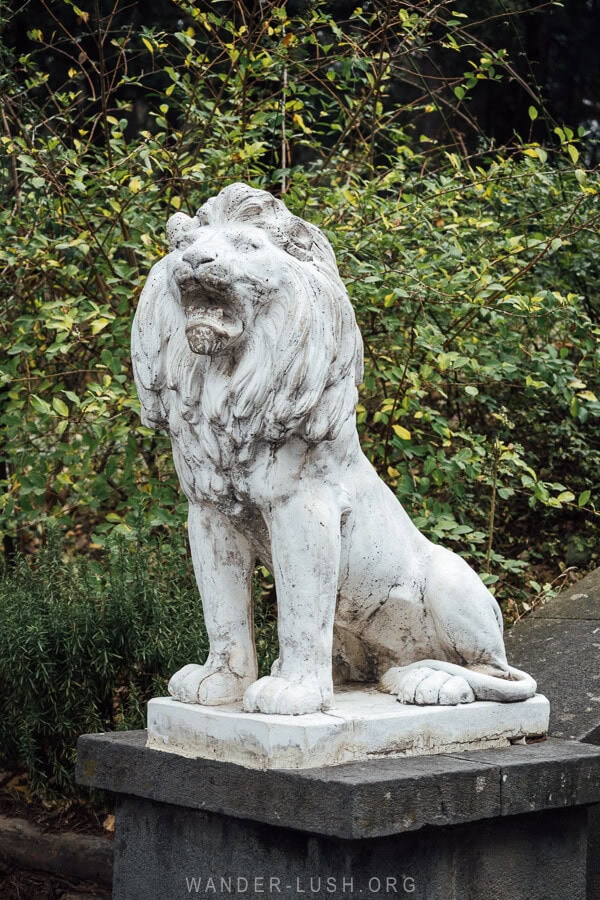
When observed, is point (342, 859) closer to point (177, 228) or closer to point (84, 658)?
point (177, 228)

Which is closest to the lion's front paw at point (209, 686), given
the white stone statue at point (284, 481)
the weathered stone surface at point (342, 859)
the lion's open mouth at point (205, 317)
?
the white stone statue at point (284, 481)

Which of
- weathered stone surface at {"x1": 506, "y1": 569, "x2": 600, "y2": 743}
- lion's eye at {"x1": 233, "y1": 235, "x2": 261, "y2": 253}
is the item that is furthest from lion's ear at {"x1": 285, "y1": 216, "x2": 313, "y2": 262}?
weathered stone surface at {"x1": 506, "y1": 569, "x2": 600, "y2": 743}

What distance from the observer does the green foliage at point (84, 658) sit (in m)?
4.33

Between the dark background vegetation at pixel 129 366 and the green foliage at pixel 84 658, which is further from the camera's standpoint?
the dark background vegetation at pixel 129 366

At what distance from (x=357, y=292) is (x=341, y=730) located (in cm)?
251

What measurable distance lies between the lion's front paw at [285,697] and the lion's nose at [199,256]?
3.52 ft

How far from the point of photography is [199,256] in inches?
112

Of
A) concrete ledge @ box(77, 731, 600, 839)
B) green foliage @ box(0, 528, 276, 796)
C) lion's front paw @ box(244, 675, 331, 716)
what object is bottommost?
green foliage @ box(0, 528, 276, 796)

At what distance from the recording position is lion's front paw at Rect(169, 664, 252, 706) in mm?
3125

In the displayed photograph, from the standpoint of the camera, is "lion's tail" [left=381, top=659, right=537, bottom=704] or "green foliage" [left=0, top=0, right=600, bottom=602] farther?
"green foliage" [left=0, top=0, right=600, bottom=602]

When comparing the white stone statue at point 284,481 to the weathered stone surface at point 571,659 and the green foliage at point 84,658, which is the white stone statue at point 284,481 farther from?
the green foliage at point 84,658

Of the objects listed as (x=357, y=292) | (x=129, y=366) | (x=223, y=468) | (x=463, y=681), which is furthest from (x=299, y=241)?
(x=129, y=366)

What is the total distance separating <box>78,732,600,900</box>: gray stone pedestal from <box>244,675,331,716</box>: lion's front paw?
16cm

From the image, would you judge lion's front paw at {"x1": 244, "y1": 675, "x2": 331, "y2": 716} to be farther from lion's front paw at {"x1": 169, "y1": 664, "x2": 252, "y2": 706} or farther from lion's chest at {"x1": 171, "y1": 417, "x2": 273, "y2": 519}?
→ lion's chest at {"x1": 171, "y1": 417, "x2": 273, "y2": 519}
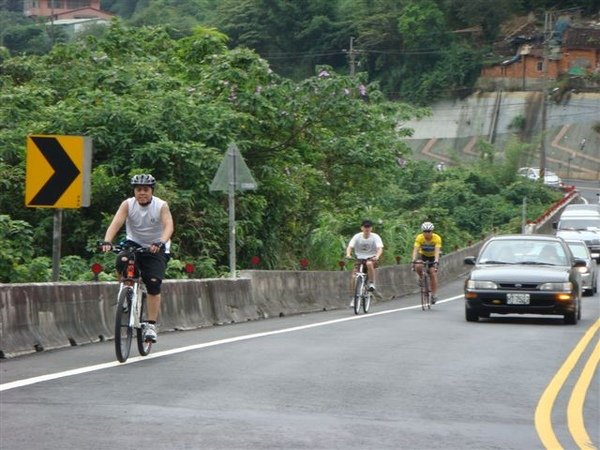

────────────────────

Print the lines from the one containing "Of the objects" through the end of the entries, inclusive, exactly as they appear, leaving out any pictures.

Of the objects listed as (x=357, y=292) | (x=129, y=366) | (x=223, y=468) | (x=463, y=681), which is furthest from (x=299, y=241)?
(x=129, y=366)

What is the total distance separating <box>78,732,600,900</box>: gray stone pedestal from <box>244,675,331,716</box>: lion's front paw?
16cm

From the image, would you judge lion's front paw at {"x1": 244, "y1": 675, "x2": 331, "y2": 716} to be farther from lion's front paw at {"x1": 169, "y1": 664, "x2": 252, "y2": 706} or farther from lion's chest at {"x1": 171, "y1": 417, "x2": 273, "y2": 519}?
→ lion's chest at {"x1": 171, "y1": 417, "x2": 273, "y2": 519}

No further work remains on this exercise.